Paths: File paths (shared/, references/, ../ln-*) are relative to skills repo root. If not found at CWD, locate this SKILL.md directory and go up one level for repo root.

ln-814-optimization-executor

Type: L3 Worker Category: 8XX Optimization

Executes optimization hypotheses from the researcher using keep/discard autoresearch loop. Supports multi-file changes, compound baselines, and any optimization type (algorithm, architecture, query, caching, batching).

Overview

Aspect	Details
Input	`.optimization/{slug}/context.md` OR conversation context (standalone invocation)
Output	Optimized code on isolated branch, per-hypothesis results, experiment log
Pattern	Strike-first: apply all → test → measure. Bisect only on failure. A/B only for contested alternatives

Workflow

Phases: Pre-flight → Baseline → Strike-First Execution → Report → Gap Analysis

Phase 0: Pre-flight Checks

Slug Resolution

If invoked via Agent with contextStore containing slug — use directly.
If invoked standalone — derive slug from context_file path or ask user.

Step 1: Load Context

Read .optimization/{slug}/context.md from project root. Contains problem statement, profiling results, research hypotheses, and target metric.

If file not found: check conversation context for the same data (standalone invocation).
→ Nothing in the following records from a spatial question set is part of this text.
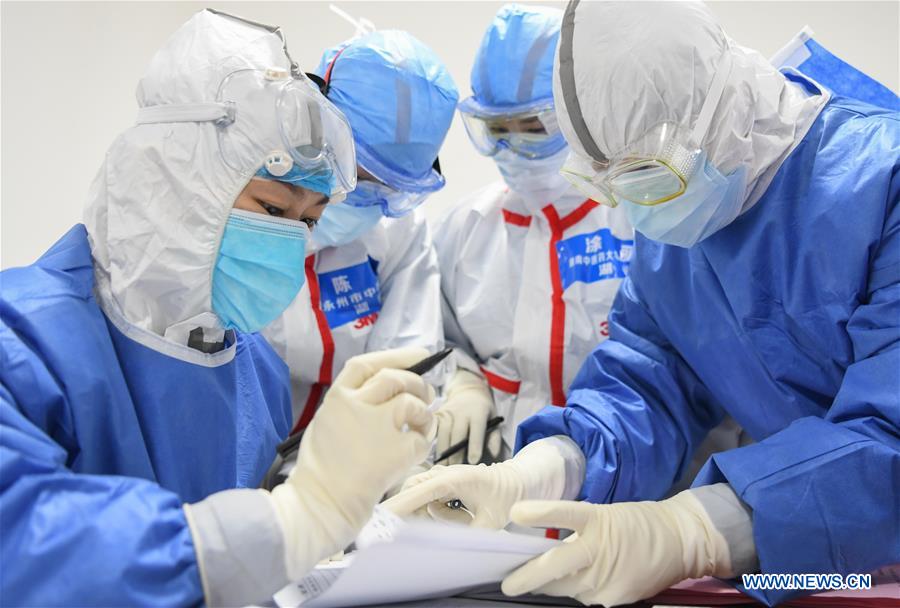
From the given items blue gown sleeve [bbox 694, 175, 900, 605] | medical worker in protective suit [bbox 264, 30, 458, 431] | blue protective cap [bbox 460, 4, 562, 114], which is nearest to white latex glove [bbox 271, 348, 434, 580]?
blue gown sleeve [bbox 694, 175, 900, 605]

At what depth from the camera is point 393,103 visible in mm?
1928

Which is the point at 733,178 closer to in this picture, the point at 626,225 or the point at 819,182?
the point at 819,182

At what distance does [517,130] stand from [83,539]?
155 cm

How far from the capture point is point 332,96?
199 centimetres

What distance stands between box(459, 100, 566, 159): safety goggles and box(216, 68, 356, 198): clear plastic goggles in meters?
0.87

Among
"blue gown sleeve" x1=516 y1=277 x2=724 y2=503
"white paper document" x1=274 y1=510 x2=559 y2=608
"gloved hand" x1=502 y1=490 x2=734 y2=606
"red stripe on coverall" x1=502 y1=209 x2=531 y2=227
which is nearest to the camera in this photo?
"white paper document" x1=274 y1=510 x2=559 y2=608

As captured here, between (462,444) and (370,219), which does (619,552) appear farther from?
(370,219)

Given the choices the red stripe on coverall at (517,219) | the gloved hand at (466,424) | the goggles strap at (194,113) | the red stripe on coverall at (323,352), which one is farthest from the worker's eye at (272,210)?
the red stripe on coverall at (517,219)

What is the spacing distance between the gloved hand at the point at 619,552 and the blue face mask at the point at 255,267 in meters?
0.53

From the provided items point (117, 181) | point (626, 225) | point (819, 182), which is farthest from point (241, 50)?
point (626, 225)

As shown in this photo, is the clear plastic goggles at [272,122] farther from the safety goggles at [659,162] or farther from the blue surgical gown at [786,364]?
the blue surgical gown at [786,364]

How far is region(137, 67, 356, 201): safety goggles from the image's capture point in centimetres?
120

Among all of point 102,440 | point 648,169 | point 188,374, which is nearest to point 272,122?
point 188,374

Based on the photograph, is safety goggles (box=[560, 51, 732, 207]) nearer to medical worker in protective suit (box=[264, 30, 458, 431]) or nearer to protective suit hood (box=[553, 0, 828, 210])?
protective suit hood (box=[553, 0, 828, 210])
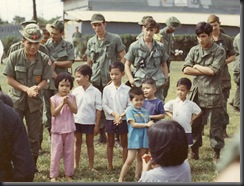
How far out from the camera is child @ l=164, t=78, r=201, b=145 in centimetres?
477

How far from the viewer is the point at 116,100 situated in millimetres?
4742

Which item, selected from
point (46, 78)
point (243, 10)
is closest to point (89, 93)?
point (46, 78)

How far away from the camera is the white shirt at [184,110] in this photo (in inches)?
188

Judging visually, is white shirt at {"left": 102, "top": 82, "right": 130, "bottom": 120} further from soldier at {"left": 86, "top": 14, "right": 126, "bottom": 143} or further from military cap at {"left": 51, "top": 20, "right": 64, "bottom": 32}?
military cap at {"left": 51, "top": 20, "right": 64, "bottom": 32}

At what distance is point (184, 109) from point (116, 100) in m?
0.61

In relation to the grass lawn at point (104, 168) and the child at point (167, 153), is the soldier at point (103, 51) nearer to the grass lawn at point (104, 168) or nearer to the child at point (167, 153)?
the grass lawn at point (104, 168)

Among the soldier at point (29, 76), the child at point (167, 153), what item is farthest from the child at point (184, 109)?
the child at point (167, 153)

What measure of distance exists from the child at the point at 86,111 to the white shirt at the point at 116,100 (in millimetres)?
65

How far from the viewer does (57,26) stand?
5.71 meters

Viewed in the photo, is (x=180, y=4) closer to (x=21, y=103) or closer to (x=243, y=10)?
(x=21, y=103)

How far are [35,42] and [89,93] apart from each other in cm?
70

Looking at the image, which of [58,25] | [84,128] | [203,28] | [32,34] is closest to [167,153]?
[32,34]

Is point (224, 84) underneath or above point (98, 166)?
above

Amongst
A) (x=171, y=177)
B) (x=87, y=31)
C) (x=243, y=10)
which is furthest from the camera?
(x=87, y=31)
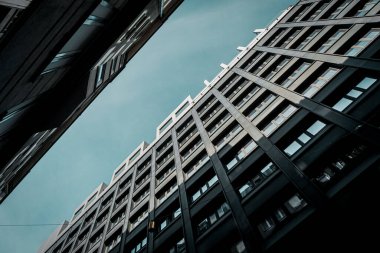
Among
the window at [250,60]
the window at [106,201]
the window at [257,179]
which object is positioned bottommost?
the window at [257,179]

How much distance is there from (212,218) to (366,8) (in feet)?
58.4

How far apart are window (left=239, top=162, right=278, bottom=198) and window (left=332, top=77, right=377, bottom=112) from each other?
4772 mm

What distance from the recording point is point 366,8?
17.2m

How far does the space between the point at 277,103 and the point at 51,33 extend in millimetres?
14070

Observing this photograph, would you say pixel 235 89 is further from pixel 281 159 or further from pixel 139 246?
pixel 139 246

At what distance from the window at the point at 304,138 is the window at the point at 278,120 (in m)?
1.54

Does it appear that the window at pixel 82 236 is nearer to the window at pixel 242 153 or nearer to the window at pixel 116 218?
the window at pixel 116 218

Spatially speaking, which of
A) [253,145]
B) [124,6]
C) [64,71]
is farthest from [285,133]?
[64,71]

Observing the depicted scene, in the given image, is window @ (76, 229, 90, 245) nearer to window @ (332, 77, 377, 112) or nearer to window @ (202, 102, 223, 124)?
window @ (202, 102, 223, 124)

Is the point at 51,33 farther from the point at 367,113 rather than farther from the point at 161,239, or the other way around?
the point at 161,239

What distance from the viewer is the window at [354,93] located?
41.0 feet

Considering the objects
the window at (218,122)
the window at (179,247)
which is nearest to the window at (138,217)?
the window at (179,247)

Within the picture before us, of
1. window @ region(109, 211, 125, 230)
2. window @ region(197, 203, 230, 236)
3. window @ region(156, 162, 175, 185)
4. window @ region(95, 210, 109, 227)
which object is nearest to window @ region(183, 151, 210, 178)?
window @ region(156, 162, 175, 185)

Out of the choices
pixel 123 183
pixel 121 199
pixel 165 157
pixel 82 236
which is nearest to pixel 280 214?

Step 2: Pre-flight Validation

Check	Required	Action if Missing
Hypotheses provided (H1..H7)	Yes	Block — nothing to execute
Test infrastructure	Yes	Block (see ci_tool_detection.md)
Git clean state	Yes	Block (need clean baseline for revert)
Worktree isolation	Yes	Create per git_worktree_fallback.md
E2E safety test	No (recommended)	Read from context; WARN if null — full test suite as fallback gate

MANDATORY READ: Load shared/references/git_worktree_fallback.md — use optimization rows. MANDATORY READ: Load shared/references/ci_tool_detection.md — use Test Frameworks + Benchmarks sections.

E2E Safety Test

Read e2e_test_command from context file (discovered by profiler during test discovery phase).

Source	Action
Context has `e2e_test_command`	Use as functional safety gate in Phase 2
Context has `e2e_test_command = null`	WARN: full test suite serves as fallback gate
Standalone (no context)	User must provide test command; block if missing

Phase 1: Establish Baseline

Reuse baseline from performance map (already measured with real metrics).

From Context File

Read performance_map.baseline and performance_map.test_command from .optimization/{slug}/context.md.

Field	Source
`test_command`	Discovered/created test command
`baseline`	Multi-metric snapshot: wall time, CPU, memory, I/O

Verification Run

Run test_command once to confirm baseline is still valid (code unchanged since profiling):

Step	Action
1	Run `test_command`
2	IF result within 10% of `baseline.wall_time_ms` → baseline confirmed
3	IF result diverges > 10% → re-measure (3 runs, median) as new baseline
4	IF test FAILS → BLOCK: "test fails on unmodified code"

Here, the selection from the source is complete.